# TEXT SECTION

Going into the sixth year of the Iraq War, many U.S. officials continue to blame Iraq’s neighbor of interference and with no real evidence to support their allegations.
Mark Kukis and Abigail Hauslohner cover the Iraqi Prime Mininster’s plan for a special panel to investigate the allegations:
We want to find really good evidence and not evidence made on speculations,” Ali al-Dabbagh, a spokesman for the Iraqi government, told reporters in Baghdad on Sunday. Last week an Iraqi government delegation went to Tehran to discuss the allegations of Iranian involvement in the Iraqi militias, the government said. Details of the evidence presented in Tehran remains hazy, but at the same time American officials in Baghdad and Washington have never offered a convincing case publicly to support their allegations. [In the meantime, Tehran announced that it would not hold a new round of talks [EM] the third of their kind with American representatives [EM] regarding security in Iraq unless the U.S. ceased its operations against Iraqi Shi’ites. American forces have been working with the Iraqi Army against Shi’ite militias in Baghdad’s sprawling slum, Sadr City.]
Indeed, the U.S. allegations appear to be based on speculation, spurred by the appearance about a year ago of a new breed of roadside bomb in Iraq. Explosively formed penetrators, or EFPs, proved effective at piercing American armor by firing a concave copper disc from a makeshift cannon, which transformed the slug midair into a molten jet of super-heated metal. Accusations that Iran was shipping the things into Iraq grew louder as U.S. casualties from the weapon rose. But no concrete evidence has emerged in public that Iran was behind the weapons. U.S. officials have revealed no captured shipments of such devices and offered no other proof.

# ACTIVITIES
1 > Answer these questions from the Iraq War article:
(a) What position does Ali al-Dabbagh hold?
(b) In which area of Baghdad have American forces worked with the Iraqi Army against Shi'ite militias?
(c) What do explosively formed penetrators fire from a makeshift cannon?
2 > List every person named in the Iraq War article.

# DATA
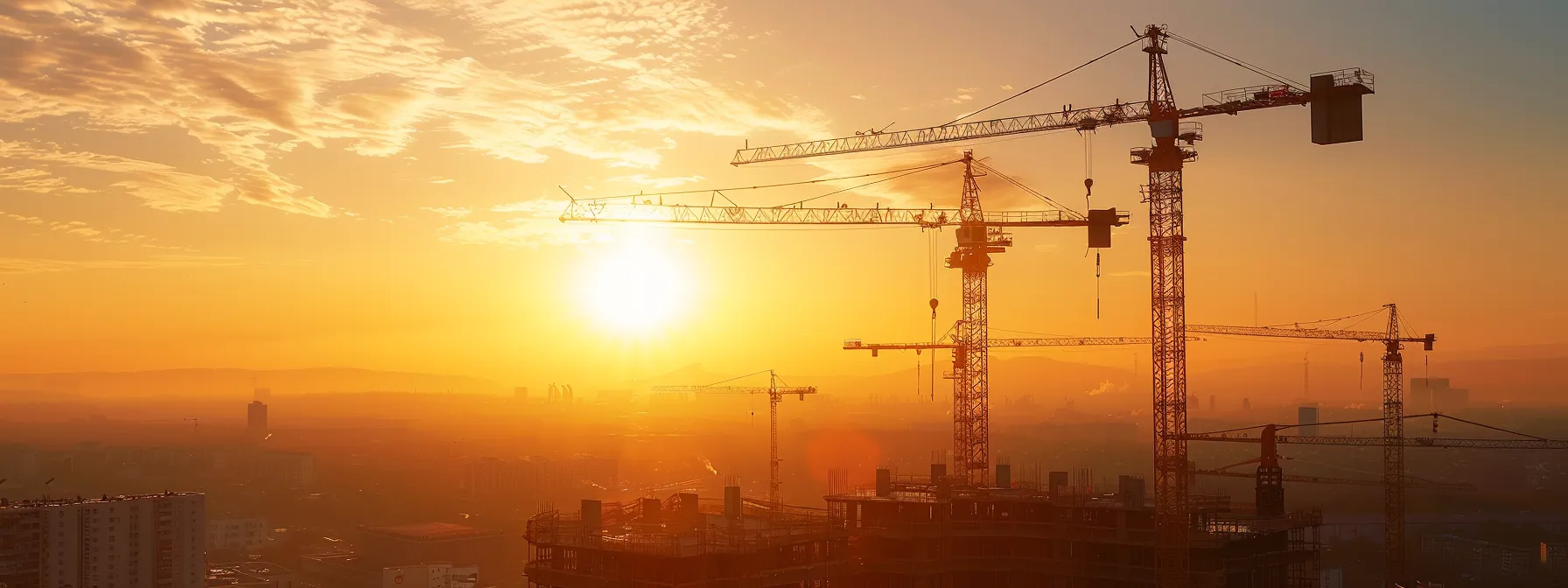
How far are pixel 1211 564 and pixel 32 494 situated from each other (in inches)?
7303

# SOLUTIONS IN ORDER
1 >
(a) He is a spokesman for the Iraqi government.
(b) Sadr City, Baghdad's sprawling slum.
(c) A concave copper disc.

2 > Mark Kukis, Abigail Hauslohner, Ali al-Dabbagh